===== Provided passage =====

Feeling a little fuzzy? Not as clear-headed as you know you can be? Maybe you could use a nap!
Though there’s long been debate, the science is now in: There is such a thing as sleep debt, and it is a debt that you can, at least in part, repay. So how does that work? First, it’s important to recognize that there is such a thing as both short-term and long-term sleep debt.
Short-term debt includes things like staying up late one or two nights in a row for a work project or to cram for an exam, or waking up extra early to catch a flight. When you fall short of the recommended 7 – 9 hours of sleep on one night, you can effectively make up for it over the coming nights or on the weekend (studies show that people tend to sleep more on the weekend and less during the week). For every hour of sleep that you lost during the week, try to make up an hour, either in one night or incrementally over several nights.
What happens when you can’t catch up? We call that long-term sleep debt—a debt accumulated over weeks, months or even years. To give your body and mind a rest after such sleep deprivation, try giving yourself a few days with a light schedule in which you can turn off your alarm clock and sleep every night until you wake naturally—a retreat, if you will. If you can manage to truly take a rest during those days without worrying about work, or being on the computer and so on, you’ll be taking a big and valuable step for your health and wellbeing.

=====

What is needed:
Answer these questions from the sleep debt text:
1. How many hours of sleep does it recommend per night?
2. According to the studies it mentions, when do people tend to sleep more?
3. Over what spans of time does long-term sleep debt build up?

===== Dataset extract =====

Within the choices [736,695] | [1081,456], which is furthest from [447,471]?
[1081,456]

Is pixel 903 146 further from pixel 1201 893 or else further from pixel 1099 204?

=====

Output of the task:
1. 7–9 hours
2. On the weekend
3. Weeks, months or even years